Karnak is not a temple, but a city rather; a city of temples, palaces, obelisks, colossal statues, It is, like a city, a growth of many centuries. It is not a conception or the execution of a purpose; it is the not always harmonious accretion of time and wealth and vanity. Of the slowness of its growth some idea may be gained from the fact that the hieroglyphics on one face of one of its obelisks were cut two hundred and fifty years after those on the opposite face. So long ago were both chiseled, however, they are alike venerable to us. I shouldn't lose my temper with a man who differed with me only a thousand years about the date of any event in Egypt.

They were working at this mass of edifices, sacred or profane, all the way from Osirtasen I. down to Alexander II.; that is from about 3064 B. c. according to Mariette (Bunsen, 2781, Wilkinson, 2080,—it doesn't matter) to only a short time before our era. There was a modest beginning in the plain but chaste temple of Osirtasen; but each king sought to outdo his predecessor until Sethi I. forever distanced rivalry in building the Great Hall. And after him it is useless for anyone else to attempt greatness by piling up stones. The length of the temples, pylons, and obelisks,ensuite from west to east, is 1180 feet; but there are other outlying and gigantic ruins; I suppose it is fully a mile and a half round the wall of circuit.

There is nothing in the world of architecture like the Great Hall; nothing so massive, so surprising, and, for me, at least, so crushingly oppressive. What monstrous columns! And how thickly they are crowded together! Their array is always compared to a forest. The comparison is apt in some respects; but how free, uplifting is a forest, how it expands into the blue air, and lifts the soul with it. A piece of architecture is to be judged, I suppose, by the effect it produces. It is not simply that this hall is pagan in its impression; it misses the highest architectural effect by reason of its unrelieved heaviness. It is wonderful; it was a prodigious achievement to build so many big columns.

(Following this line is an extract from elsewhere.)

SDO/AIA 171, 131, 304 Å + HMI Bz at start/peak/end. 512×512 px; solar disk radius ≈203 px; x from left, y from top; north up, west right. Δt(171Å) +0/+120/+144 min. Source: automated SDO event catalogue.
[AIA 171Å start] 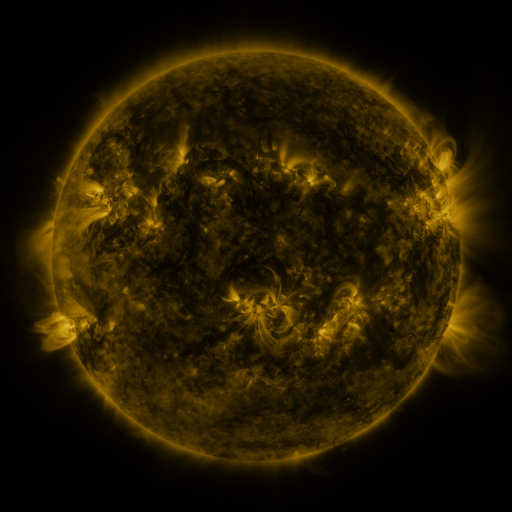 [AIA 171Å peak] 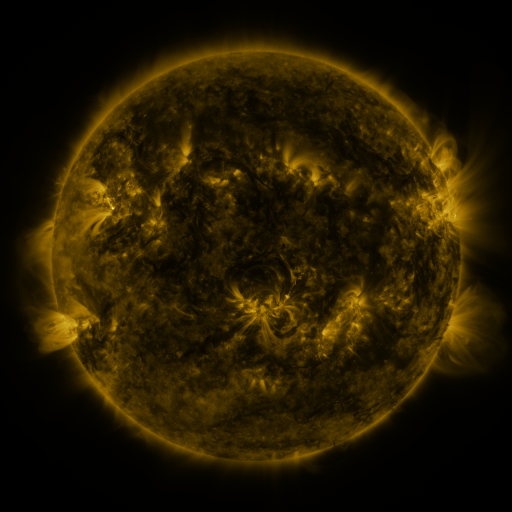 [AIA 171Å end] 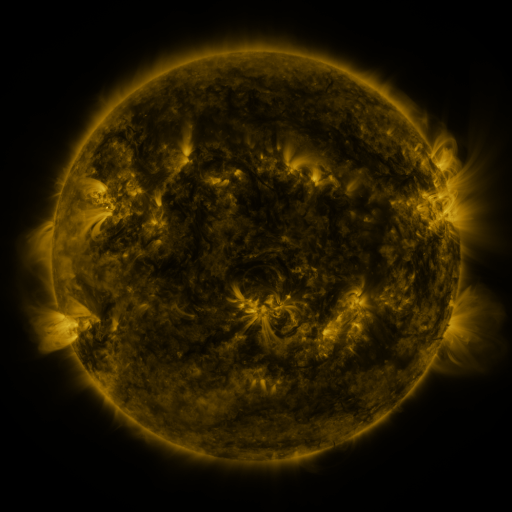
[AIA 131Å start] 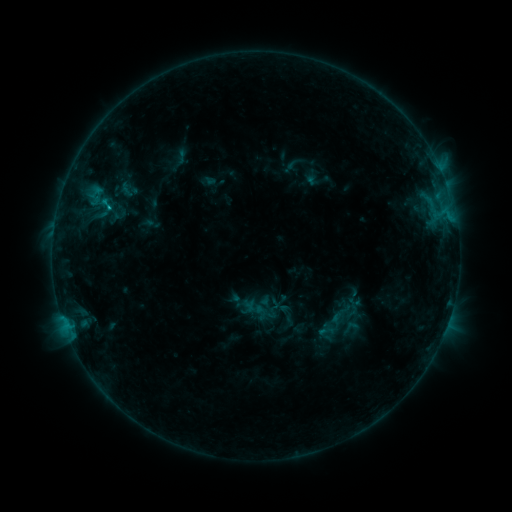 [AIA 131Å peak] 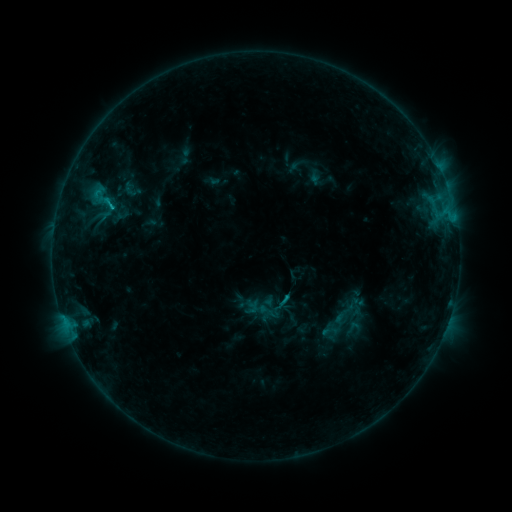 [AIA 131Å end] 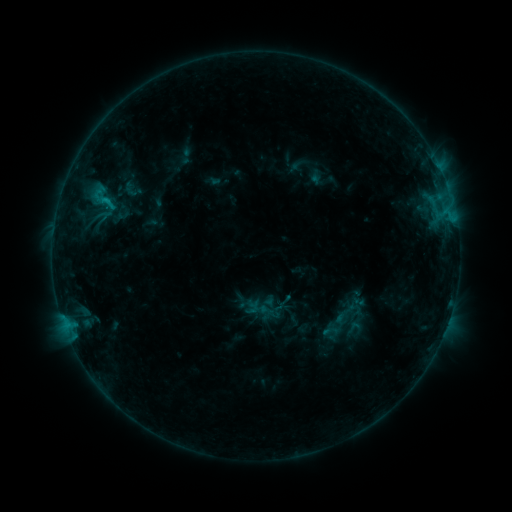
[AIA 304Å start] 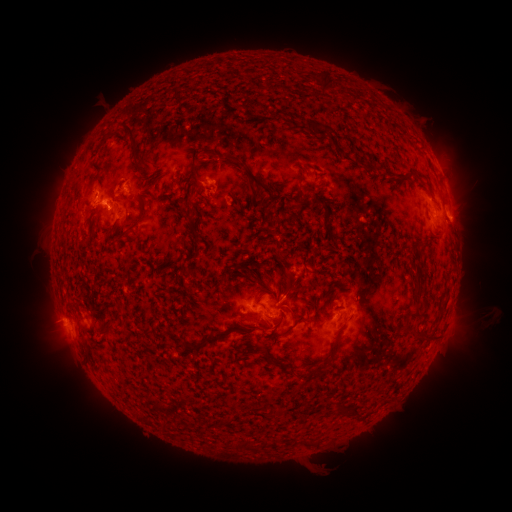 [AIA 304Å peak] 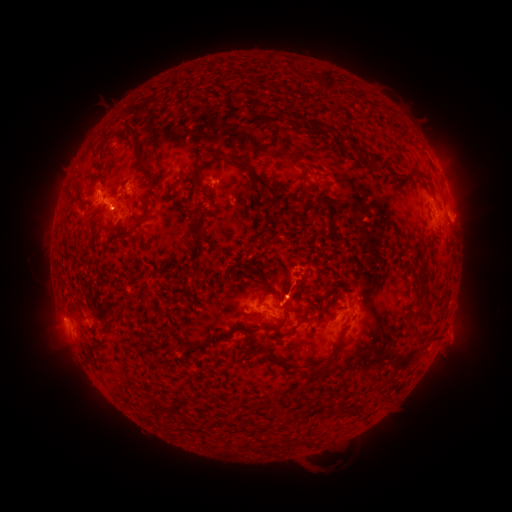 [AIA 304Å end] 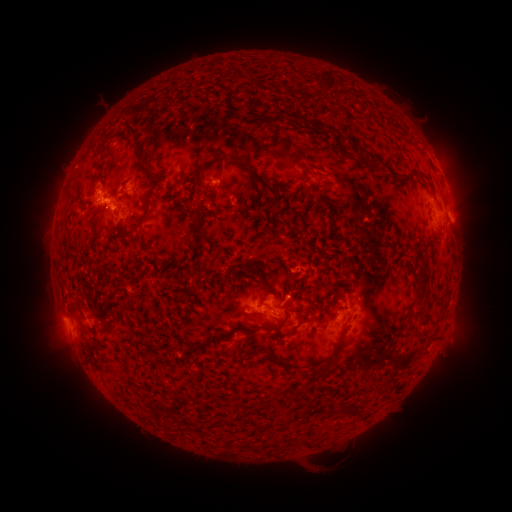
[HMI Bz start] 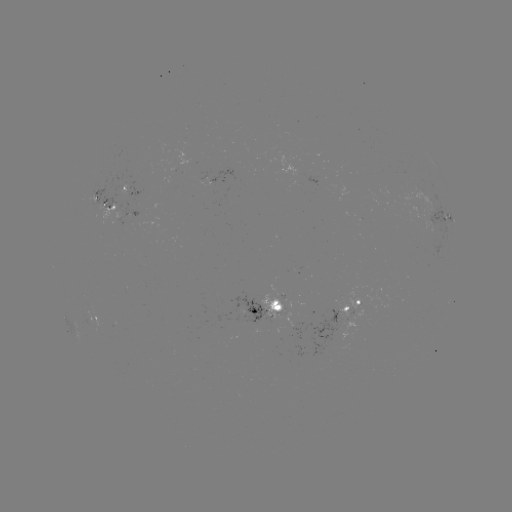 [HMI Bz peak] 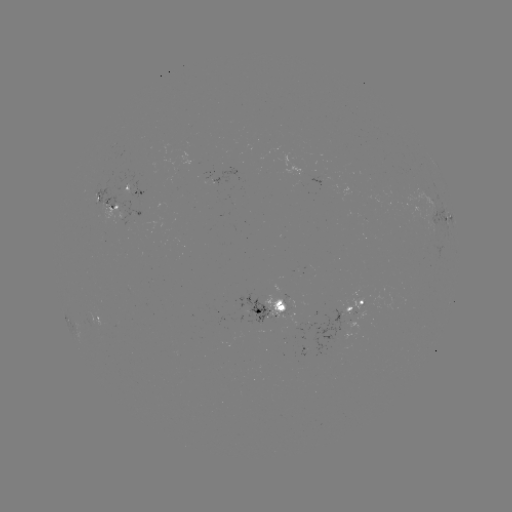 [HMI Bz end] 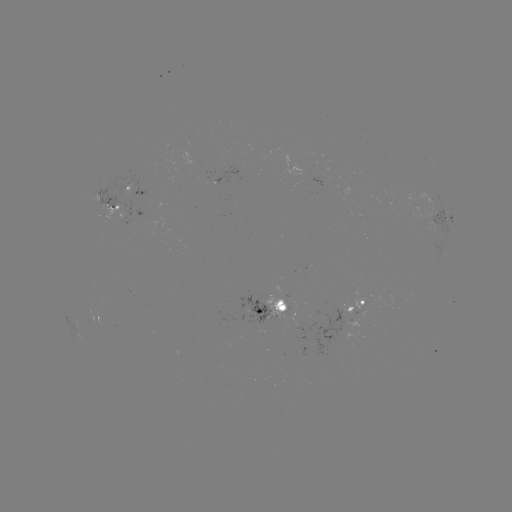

The setting of enormous columns so close together that you can only see a few of them at one point of view is the architecture of the Great Hall. Upon these, big stones are put for a roof. There is no reason why this might not have been repeated over an acre of ground. Neither from within nor from without can you see the extent of the hall. * The best view of it is down the center aisle, formed by the largest columns; and as these have height as well as bulk, and the sky is now seen above them, the effect is of the highest majesty. This hall was dimly lighted by windows in the clerestory, the frames of which exhibit a freedom of device and grace of carving worthy of a Gothic cathedral. These columns, all richly sculptured, are laid up in blocks of stone of half the diameter, the joints broken. If the Egyptians had dared to use the arch, the principle of which they knew, in this building, so that the columns could have stood wide apart and still upheld the roof, the sight of the interior would have been almost too much for the human mind. The spectator would have been exalted, not crushed by it.